FIG. 1 is a flow chart of task execution of the present invention;
fig. 2 is a flowchart of an image transformation method based on generative countermeasure network and cyclic consistency loss according to an embodiment of the present invention.
Detailed Description
In order to make the objects, technical solutions and advantages of the embodiments of the present invention clearer, the technical solutions in the embodiments of the present invention will be clearly and completely described below with reference to the drawings in the embodiments of the present invention, and it is obvious that the described embodiments are some, but not all, embodiments of the present invention.
Examples
The problem of insufficient data sample size is a common problem in the process of acquiring a medical image data set, and is specifically represented as follows: the number of lesion information-containing samples in the data set is far from the number of healthy samples; the number of samples in a certain modality is not equal to the number of samples in the other modalities, and the number of data samples with obvious lesion information is too small.

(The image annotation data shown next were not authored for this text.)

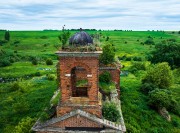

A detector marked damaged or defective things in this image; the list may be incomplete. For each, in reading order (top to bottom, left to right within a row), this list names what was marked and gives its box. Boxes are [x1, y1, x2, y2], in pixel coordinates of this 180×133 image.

rusted metal dome [68, 29, 92, 45]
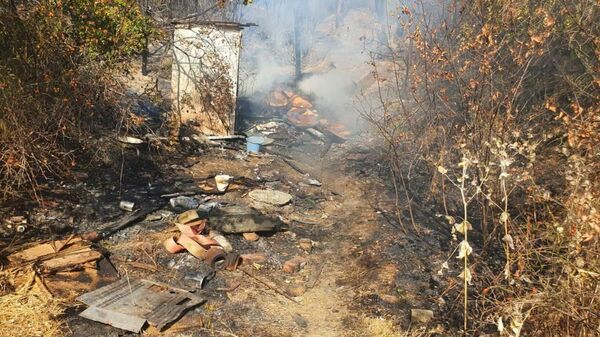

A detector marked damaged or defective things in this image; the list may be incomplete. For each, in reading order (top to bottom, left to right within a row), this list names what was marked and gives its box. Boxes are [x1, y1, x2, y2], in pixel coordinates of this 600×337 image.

rusty metal sheet [77, 276, 205, 330]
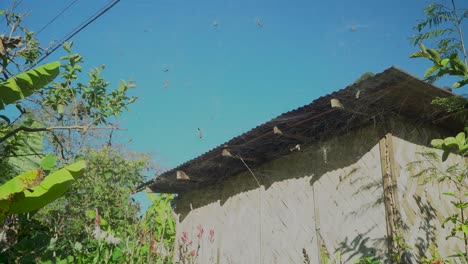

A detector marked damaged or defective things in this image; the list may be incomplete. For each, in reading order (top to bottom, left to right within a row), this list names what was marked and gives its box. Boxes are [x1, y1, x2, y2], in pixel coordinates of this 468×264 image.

rusty roof sheet [137, 66, 462, 194]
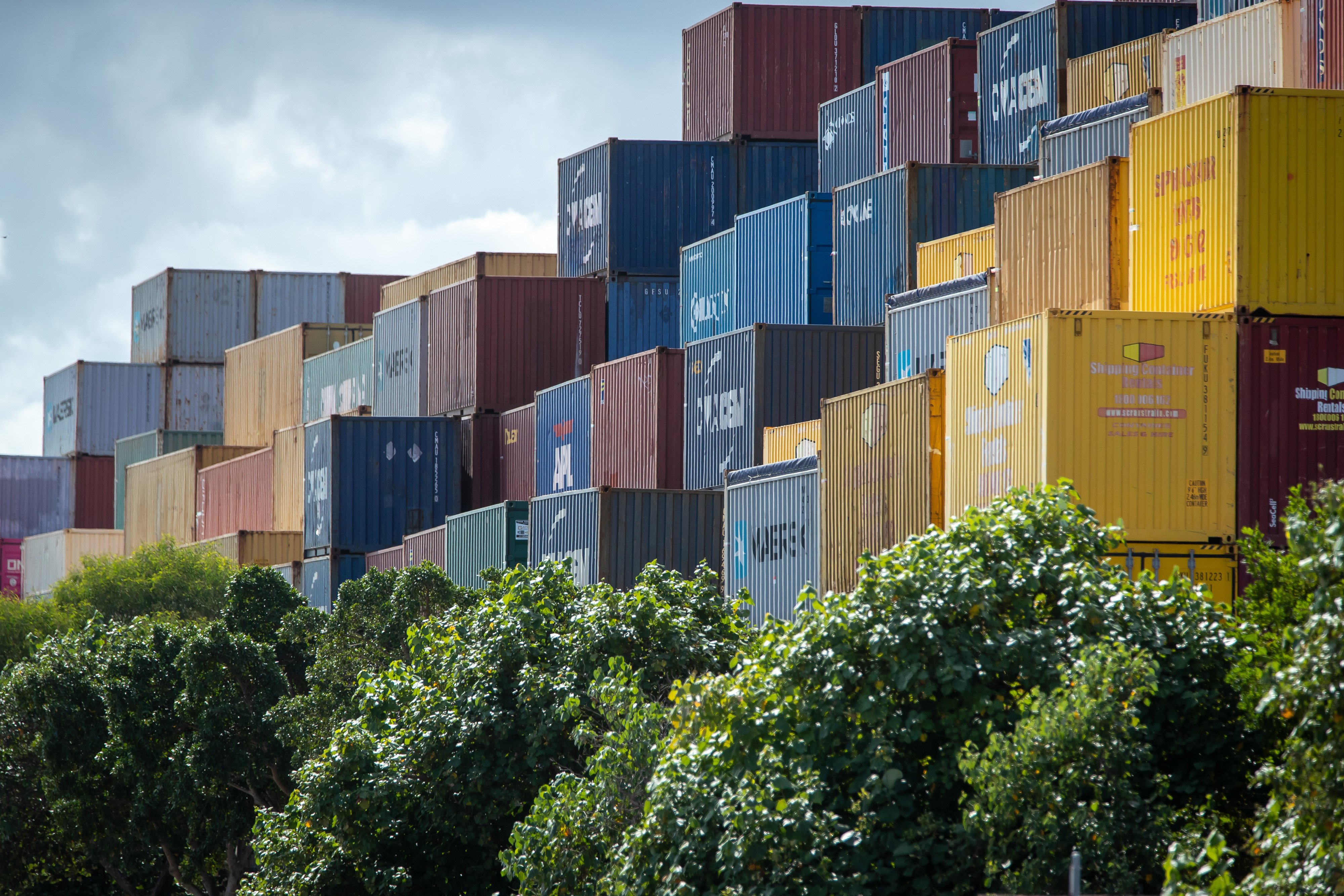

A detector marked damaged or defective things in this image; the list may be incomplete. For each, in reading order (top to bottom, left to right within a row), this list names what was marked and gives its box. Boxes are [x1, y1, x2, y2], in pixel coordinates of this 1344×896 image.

If the data set or the algorithm is not improved correspondingly, the classification training is directly carried out, and as a result, a small number of types of sample data cannot be paid sufficient attention, and in a severe case, the sample data can be even ignored as noise by a classifier, so that the classification result is seriously biased.
Under such a background, how to perform data expansion on data samples with small sample size in a medical image data set and obtain an ideal result in a classifier becomes a problem requiring deep research. The problems that the medical image data volume is unbalanced and the focus sample data volume is small mainly include two major optimization methods: (1) changing the original distribution of the data set, and performing down sampling on most types of samples, or performing over sampling on few types of samples, or combining the two to balance the number of different types of the data set as much as possible; (2) and optimizing the classifier, such as improving the weight of the classifier on a few classes of samples during training, so that the classifier is fully paid attention. Many studies and experiments show that the accuracy of the classification result is improved well by the two methods.
The embodiment starts from the idea of changing the original distribution of the data set, utilizes the connection and difference between the data of different modes in the original data set and the advantages of a generative confrontation network to grasp the same parts between the data of different modes, analyzes the difference parts, manufactures the artificial data expansion data set, and improves the accuracy of the classifier.
As can be seen from fig. 1, the classification method includes:
step 1: acquiring a medical image data set S of an initial version;
in this step, the class Imbalance Ratio (IR) represents the severity of imbalance between the number of samples in different classes, which is defined as the ratio of the number of samples in the majority class to the number of samples in the minority class. For the example of two classification problems, the class imbalance ratio of the training data set S should be in the range of 100: 1-2: 1.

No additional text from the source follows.